Answering investor questions can be stressful as roadshows often present opportunities to speak with investors that run the gamut from growth to value, large to small, traditional to alternative, and from passive to active. Understanding how to best speak with each kind can pose a challenge; speaking the language of a passive, traditional, value investor to an active, alternative growth investor can create problems for even the most stable business. We provide actionable advice before your investor meetings and real-time guidance during your meeting schedule to help ensure your message is being received in the manner you intend
Analyst Relations Advisory
Have you noticed that not all of the publishing analysts that follow your stock are accurately following your guidance? Is the consensus being affected by one or two outliers? We know how to deftly and carefully manage these situations to put you in a situation where the consensus estimates properly reflect what you want them to reflect.
When you know you're going to miss consensus estimates or need to take-down guidance, it can be a very stressful time. How honest should you be about the problem? How much disclosure should you provide? Where can you ascribe blame and how can you instill confidence that things will turn around?
Remember - we've been the analyst on the other side of the table and know what it sounds like when a company deftly handles setbacks vs. when they fail to instill confidence in investors. We call on the best practices learned from nearly two decades of listening to companies across the entire technology sector to provide you with the most helpful and thoughtful advice for how to retain shareholder confidence as you deal with any crisis.
Sometimes shareholders and sell-side analysts feel comfortable sharing constructive criticism and feedback with management teams directly.
However, we know from our time on both the sell and buy side that being "too open" can sometimes damage a relationship. Sell-side analysts have a disincentive to be brutally honest, lest they offend someone and lose their standing for future corporate access, and while buy-side analysts can potentially be more open, they too risk losing access to management if their comments cause too much of a "stir."
This is where we come in. Having sat in the seat of both the buy and sell side analyst, we understand these political challenges and conduct perception studies on an anonymous basis while also empathizing with each party. Remember, we "speak their language" and can often get them to truly open up to us - providing highly valuable feedback that we can use to help management adjust the telling of their story or whatever aspects of their IR program need to be adjusted.

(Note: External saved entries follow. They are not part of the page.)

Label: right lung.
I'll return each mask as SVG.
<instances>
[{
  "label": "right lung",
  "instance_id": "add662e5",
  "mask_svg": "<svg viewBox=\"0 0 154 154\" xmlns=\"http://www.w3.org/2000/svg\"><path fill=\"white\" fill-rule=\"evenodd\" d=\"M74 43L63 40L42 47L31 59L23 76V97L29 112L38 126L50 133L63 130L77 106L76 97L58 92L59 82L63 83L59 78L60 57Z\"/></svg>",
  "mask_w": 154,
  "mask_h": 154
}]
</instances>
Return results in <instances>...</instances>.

Investors have short attention spans. This is because they're focused on many other things beyond just analyzing your company. A typical sell-side analyst covers 10-12 stocks and a buy-side analyst can cover up to 100. This means they have limited time with which to spend understanding the basics of your company, how you make money, what your competitive advantage is, and why they should be interested in spending more time with you to decide if they should invest. We've sat in this seat and have read hundreds (perhaps thousands) of investor presentations and we have a list of "best practices" that illustrate how to best capture investors' attention.

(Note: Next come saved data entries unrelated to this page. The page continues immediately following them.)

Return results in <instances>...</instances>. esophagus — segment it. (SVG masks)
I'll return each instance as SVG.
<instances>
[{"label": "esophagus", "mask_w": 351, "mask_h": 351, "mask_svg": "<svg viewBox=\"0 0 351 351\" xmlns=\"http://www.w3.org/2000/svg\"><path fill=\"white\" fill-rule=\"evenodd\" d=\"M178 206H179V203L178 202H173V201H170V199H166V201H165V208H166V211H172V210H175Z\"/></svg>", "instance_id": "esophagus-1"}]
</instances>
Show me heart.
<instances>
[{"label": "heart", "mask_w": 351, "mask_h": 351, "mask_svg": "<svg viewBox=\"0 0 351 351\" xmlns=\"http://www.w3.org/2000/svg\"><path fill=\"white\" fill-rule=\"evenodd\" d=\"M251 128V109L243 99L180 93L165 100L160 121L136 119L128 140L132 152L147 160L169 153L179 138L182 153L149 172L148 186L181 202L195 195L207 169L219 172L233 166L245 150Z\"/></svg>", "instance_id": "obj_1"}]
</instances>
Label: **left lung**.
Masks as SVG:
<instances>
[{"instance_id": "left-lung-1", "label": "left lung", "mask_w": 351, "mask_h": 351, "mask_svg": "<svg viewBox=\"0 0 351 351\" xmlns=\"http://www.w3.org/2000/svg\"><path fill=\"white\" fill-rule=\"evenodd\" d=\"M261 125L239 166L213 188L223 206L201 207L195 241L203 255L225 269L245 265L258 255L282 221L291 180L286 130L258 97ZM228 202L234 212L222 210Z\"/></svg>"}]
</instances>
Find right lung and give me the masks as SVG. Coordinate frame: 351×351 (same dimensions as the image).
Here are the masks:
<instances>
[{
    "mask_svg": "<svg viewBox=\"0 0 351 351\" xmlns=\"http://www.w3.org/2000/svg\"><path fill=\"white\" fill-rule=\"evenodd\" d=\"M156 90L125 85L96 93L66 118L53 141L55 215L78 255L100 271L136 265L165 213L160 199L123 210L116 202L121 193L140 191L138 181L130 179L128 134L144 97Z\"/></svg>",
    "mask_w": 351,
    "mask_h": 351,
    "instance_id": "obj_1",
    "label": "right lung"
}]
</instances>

How many analyst days has your management team attended? Probably none. What about your IR director? Likely a similar answer, right?

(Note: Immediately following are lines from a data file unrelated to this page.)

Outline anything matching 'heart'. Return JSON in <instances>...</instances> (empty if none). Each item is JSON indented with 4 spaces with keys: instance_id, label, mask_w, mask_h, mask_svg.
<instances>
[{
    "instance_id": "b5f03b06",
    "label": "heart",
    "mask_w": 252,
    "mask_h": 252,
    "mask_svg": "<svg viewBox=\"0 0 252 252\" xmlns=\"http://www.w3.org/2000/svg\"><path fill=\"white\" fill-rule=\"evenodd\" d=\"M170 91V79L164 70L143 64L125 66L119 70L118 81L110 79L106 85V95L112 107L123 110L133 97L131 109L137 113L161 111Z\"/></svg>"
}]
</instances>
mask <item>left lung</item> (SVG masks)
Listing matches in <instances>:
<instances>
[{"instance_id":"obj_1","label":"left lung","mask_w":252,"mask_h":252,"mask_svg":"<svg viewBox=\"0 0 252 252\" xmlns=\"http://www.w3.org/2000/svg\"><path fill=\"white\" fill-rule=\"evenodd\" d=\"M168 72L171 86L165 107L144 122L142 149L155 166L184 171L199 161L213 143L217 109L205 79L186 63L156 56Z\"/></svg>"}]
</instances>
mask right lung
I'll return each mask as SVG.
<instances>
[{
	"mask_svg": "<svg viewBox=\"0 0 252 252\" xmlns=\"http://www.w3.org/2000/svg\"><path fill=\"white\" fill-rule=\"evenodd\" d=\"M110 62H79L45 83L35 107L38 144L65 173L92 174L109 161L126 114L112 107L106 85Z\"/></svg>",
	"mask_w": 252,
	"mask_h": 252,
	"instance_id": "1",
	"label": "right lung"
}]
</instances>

We've been to hundreds of analyst days and have read the transcripts of many hundreds more. We can rattle off the top 10 best analyst days we've ever been to and why and can also tell you which ones we fell asleep in. When it comes to best practices around crafting an analyst day and prepping management for the inevitable questions they'll get at the end, we have more experience than just about anyone on the Street. Our coaching sessions prepare you for the most demanding sessions and will leave you feeling hyper-prepared for the big day.